(What you are asked to do) Please return the records below exactly as they stand, with the pictures removed.

____ Given records

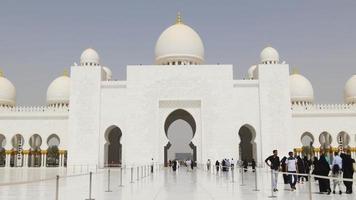 entrada turística da mesquita principal luz do dia de verão dos eua 4k video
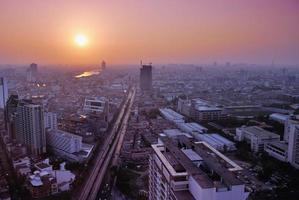 fågelöga av bangkok vid solnedgången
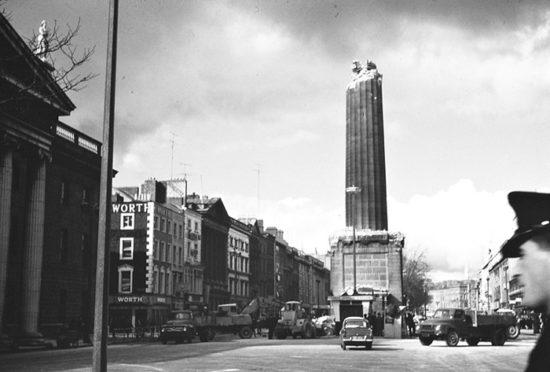 1966 god. Vzorvannaya kolonna Nelsona v Dubline. 550x372 Осколки истории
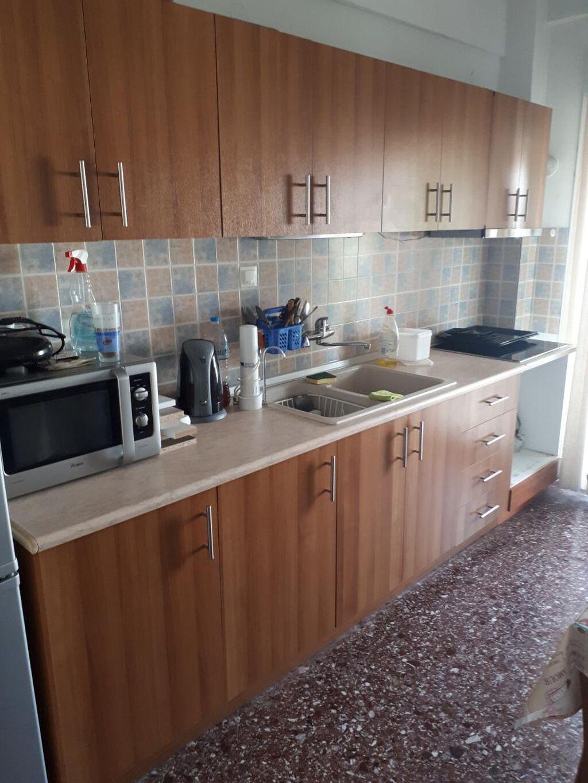 Πωλείται κουζινα με ντουλάπια, σε άριστη κατάσταση σε χρώμα ξύλου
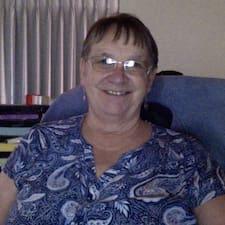 Profil Pengguna Frances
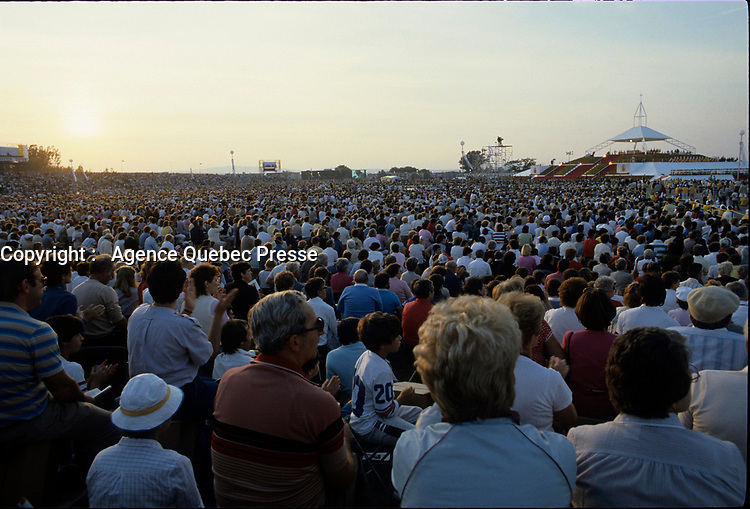 September , 1984 File Photo - Pope John-Paul II outdoor  mass l during his 12 days tour of Canada.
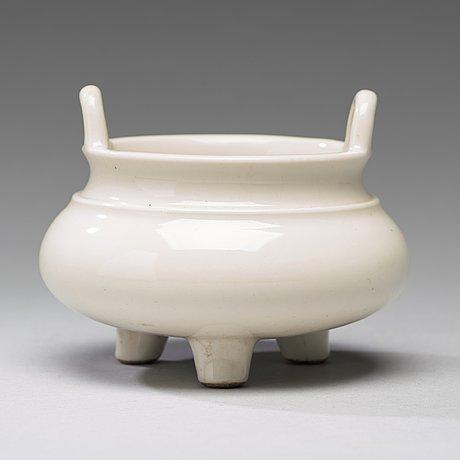 A blanc de chine censer, qing dynasty, kangxi (1662 1722)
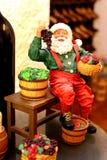 Het beeldje van de Kerstman in een wijnkelder Royalty-vrije Stock Afbeelding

________

(Written solution)
 entrada turística da mesquita principal luz do dia de verão dos eua 4k video
 fågelöga av bangkok vid solnedgången
 1966 god. Vzorvannaya kolonna Nelsona v Dubline. 550x372 Осколки истории
 Πωλείται κουζινα με ντουλάπια, σε άριστη κατάσταση σε χρώμα ξύλου
 Profil Pengguna Frances
 September , 1984 File Photo - Pope John-Paul II outdoor  mass l during his 12 days tour of Canada.
 A blanc de chine censer, qing dynasty, kangxi (1662 1722)
 Het beeldje van de Kerstman in een wijnkelder Royalty-vrije Stock Afbeelding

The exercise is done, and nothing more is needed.